We are thankful that Ph.D. programs in the sciences, as much as we complain about them, aren’t nearly as horrifying as, say, Ph.D. programs in the humanities. I just heard today from a friend in his ninth year of a comparative literature Ph.D. who thinks he might finish “in a year and a half.” At least the job market for comp lit Ph.D. awardees is thriving, right?

Ouch. I suppose the truth hurts. The particularly interesting point that inspired this post, however, was:

We are thankful for that one colleague who knows statistics. There’s always one.

A Scientist's Thanksgiving. (Image from the above Science article)

The State of Things

The above quote about statisticians is so true it hurts, as (we just discovered) the truth is wont to do. It’s even more true in the humanities than it is in the more natural and quantitative sciences. When we talk about a colleague who knows statistics, we generally don’t mean someone down the hall; usually, we mean that one statistician who we met in the pub that one night and has a bizarre interest in the humanities. That’s not to say humanist statisticians don’t exist, but I doubt you’re likely to find one in any given humanities department.

This unfortunately is not only true of statistics, but also of GIS, network science, computer science, textual analysis, and many other disciplines we digital humanists love to borrow from. Thankfully, the NEH ODH’s Institutes for Advanced Topics in the Humanities, UVic’s Digital Humanities Summer Institutes, and other programs out there are improving our collective expertise, but a quick look for GIS/Stats/SNA/etc. courses in most humanities departments still produces slim pickings.

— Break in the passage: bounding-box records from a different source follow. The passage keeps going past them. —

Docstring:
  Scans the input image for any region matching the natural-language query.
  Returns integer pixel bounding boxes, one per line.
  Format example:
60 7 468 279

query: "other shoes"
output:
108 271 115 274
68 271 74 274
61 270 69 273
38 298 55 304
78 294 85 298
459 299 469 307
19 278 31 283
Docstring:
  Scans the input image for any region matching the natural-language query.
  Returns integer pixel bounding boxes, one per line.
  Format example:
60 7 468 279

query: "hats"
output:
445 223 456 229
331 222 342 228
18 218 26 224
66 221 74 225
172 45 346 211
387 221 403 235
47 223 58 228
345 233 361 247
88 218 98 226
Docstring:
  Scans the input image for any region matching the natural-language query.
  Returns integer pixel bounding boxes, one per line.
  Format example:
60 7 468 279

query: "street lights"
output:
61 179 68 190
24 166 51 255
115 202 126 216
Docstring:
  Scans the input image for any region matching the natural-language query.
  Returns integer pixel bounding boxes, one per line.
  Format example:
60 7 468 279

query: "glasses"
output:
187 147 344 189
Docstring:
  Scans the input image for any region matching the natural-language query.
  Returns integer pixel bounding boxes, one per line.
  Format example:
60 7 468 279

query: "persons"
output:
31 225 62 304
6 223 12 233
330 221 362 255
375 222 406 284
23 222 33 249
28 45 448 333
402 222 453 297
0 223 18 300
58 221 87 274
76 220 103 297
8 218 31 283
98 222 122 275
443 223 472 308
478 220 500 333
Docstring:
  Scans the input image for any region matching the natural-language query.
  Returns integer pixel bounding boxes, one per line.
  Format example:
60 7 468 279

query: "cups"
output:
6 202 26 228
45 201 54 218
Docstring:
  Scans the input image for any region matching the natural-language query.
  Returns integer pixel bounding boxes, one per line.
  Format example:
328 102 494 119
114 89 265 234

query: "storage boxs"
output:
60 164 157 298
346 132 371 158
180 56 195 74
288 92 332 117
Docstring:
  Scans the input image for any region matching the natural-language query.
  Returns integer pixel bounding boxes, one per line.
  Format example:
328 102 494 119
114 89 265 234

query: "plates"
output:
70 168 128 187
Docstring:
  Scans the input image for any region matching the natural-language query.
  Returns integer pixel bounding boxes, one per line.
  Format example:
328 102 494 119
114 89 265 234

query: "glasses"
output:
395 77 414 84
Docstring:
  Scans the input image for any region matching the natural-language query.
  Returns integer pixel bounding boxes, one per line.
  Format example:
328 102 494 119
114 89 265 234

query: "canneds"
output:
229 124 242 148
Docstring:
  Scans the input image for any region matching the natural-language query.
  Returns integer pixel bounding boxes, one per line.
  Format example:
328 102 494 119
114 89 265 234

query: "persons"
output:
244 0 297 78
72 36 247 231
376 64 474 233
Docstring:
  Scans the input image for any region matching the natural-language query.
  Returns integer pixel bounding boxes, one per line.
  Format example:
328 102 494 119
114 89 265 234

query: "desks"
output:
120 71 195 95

Math is scary. (I can't find attribution, sorry. Anybody know who drew this?)

One of the best things to come out of the #hacker movement in the Digital Humanities has been the spirit to get our collective hands dirty and learn the techniques ourselves. It’s been a long time coming, and happier days are sure to follow, but one skill still seems underrepresented from the DH purview: statistics.

Why Statistics? Why Bayesian Statistics?

In a recent post by Elijah Meeks, he called Text Analysis, Spatial Analysis, and Network Analysis the “three pillars” of DH research, with a sneaking suspicion that Image Analysis should fit somewhere in there as well. This seems to be the converging sentiment in most DH circles, and although when asked most would say statistics is also important, it still doesn’t seem to be among the first subjects named.

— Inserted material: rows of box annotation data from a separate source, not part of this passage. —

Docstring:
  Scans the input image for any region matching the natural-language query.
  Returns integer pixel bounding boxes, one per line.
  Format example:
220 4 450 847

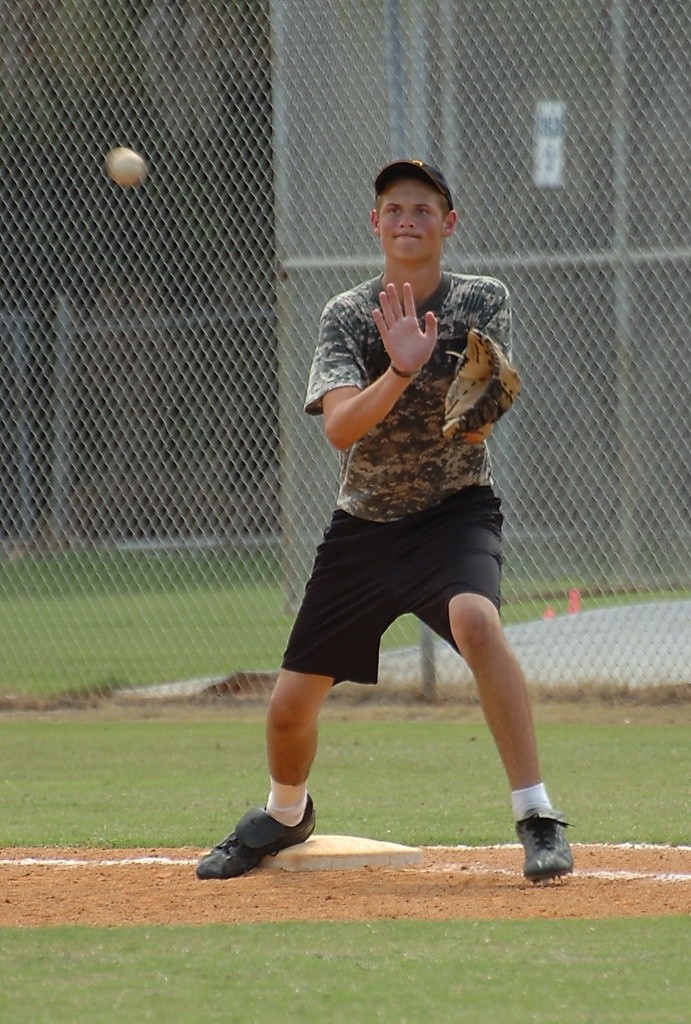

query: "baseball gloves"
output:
441 326 522 444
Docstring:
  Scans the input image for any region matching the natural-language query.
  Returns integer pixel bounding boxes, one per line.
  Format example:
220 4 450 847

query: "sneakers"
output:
195 793 316 880
515 806 576 886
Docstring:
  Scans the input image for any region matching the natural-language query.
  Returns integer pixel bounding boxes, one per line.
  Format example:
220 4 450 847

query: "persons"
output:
196 161 575 883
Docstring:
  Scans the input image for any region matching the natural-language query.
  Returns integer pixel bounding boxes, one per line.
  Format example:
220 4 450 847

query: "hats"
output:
374 159 453 211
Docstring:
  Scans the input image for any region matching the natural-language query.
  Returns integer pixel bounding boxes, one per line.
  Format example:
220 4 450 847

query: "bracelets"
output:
390 363 421 378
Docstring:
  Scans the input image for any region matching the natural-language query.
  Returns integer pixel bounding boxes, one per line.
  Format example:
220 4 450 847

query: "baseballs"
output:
110 153 146 185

With another round of Digging Into Data winners chosen, and a bevy of panels and presentations dedicating themselves to Big Data in the Humanities, the first direction we should point is statistics. Statistics is a tool uniquely built for understanding lots of data, and it was developed with full knowledge that the data may be incomplete, biased, or otherwise imperfect, and has legitimate work-arounds for most such occasions. Of course, all the caveats in my first Networks Demystified post apply here: don’t use it without fully understanding it, and changing it where necessary.

http://vadlo.com/cartoons.php?id=71

Many Humanists, even digital ones, frequently seem to have a (justifiably) knee-jerk reaction to statistics. If you’ve been following the Twitter and blog conversations about AHA 2012,  you probably caught a flurry of discussion over Google Ngrams. Conversation tended toward horrified screams of the dangers of correlation vs. causation (or at least references to xkcd), and the ease with which one might lie via statistics or omission. These are all valid cautions, especially where ngrams is concerned, but I sometimes fear we get so caught up in bad examples that we spend more time apologizing for them than fixing them. Ted Underwood has a great post about just this, which I will touch on again shortly. (And, to Ted and Allen specifically, I’m guessing you both will enjoy this post.)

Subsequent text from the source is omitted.